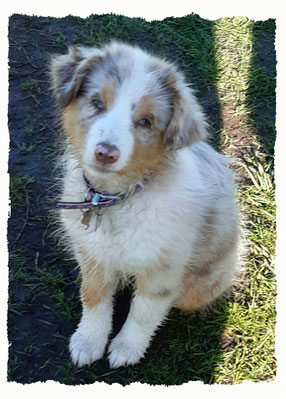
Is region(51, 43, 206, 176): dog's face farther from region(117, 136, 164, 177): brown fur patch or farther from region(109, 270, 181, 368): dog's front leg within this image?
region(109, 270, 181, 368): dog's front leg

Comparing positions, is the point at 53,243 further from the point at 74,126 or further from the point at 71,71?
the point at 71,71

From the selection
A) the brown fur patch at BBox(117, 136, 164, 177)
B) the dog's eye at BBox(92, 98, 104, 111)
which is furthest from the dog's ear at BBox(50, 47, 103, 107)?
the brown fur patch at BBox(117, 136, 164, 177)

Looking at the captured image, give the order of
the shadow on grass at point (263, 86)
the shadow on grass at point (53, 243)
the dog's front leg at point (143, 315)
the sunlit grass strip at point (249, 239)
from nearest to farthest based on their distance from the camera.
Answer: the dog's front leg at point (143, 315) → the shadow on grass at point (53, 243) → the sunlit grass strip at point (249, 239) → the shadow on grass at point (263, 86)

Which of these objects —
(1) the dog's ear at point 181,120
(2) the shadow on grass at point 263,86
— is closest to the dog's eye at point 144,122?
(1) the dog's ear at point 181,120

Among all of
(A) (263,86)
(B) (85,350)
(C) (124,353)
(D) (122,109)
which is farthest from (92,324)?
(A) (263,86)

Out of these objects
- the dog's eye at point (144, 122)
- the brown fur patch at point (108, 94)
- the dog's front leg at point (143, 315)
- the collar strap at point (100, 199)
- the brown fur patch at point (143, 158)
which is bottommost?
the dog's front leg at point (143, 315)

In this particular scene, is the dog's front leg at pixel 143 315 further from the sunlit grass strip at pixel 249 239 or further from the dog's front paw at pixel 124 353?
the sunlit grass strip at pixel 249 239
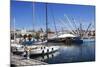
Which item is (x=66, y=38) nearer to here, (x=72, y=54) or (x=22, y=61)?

______

▶ _Written instruction_:
Transcribe the listing above verbatim. Omit the pictures.

▶ _Solution to this task_:
Is region(51, 43, 206, 176): dog's face farther from region(117, 136, 164, 177): brown fur patch or farther from region(109, 270, 181, 368): dog's front leg within this image?
region(109, 270, 181, 368): dog's front leg

Comparing positions, is the point at 53,243 further from the point at 74,126 or further from the point at 71,71?
the point at 71,71

From the selection
A) the brown fur patch at BBox(117, 136, 164, 177)
B) the dog's eye at BBox(92, 98, 104, 111)
which is furthest from the dog's ear at BBox(50, 47, 103, 107)?
the brown fur patch at BBox(117, 136, 164, 177)

Looking at the captured image, give the order of
the shadow on grass at point (263, 86)
the shadow on grass at point (53, 243)
the dog's front leg at point (143, 315)
the sunlit grass strip at point (249, 239)
from nearest to farthest based on their distance from the camera.
Answer: the dog's front leg at point (143, 315) → the shadow on grass at point (53, 243) → the sunlit grass strip at point (249, 239) → the shadow on grass at point (263, 86)

Which of these objects —
(1) the dog's ear at point 181,120
(2) the shadow on grass at point 263,86
— is closest to the dog's eye at point 144,122?
(1) the dog's ear at point 181,120

Among all of
(A) (263,86)
(B) (85,350)
(C) (124,353)
(D) (122,109)
which is farthest from (92,324)?
(A) (263,86)

Out of these objects
- the dog's eye at point (144, 122)
- the brown fur patch at point (108, 94)
- the dog's front leg at point (143, 315)
- the collar strap at point (100, 199)
- the brown fur patch at point (143, 158)
which is bottommost?
the dog's front leg at point (143, 315)

In this particular scene, is the dog's front leg at pixel 143 315 further from the sunlit grass strip at pixel 249 239 or further from the dog's front paw at pixel 124 353?
the sunlit grass strip at pixel 249 239
Which item is (x=66, y=38) nearer to here, (x=72, y=54) or (x=22, y=61)?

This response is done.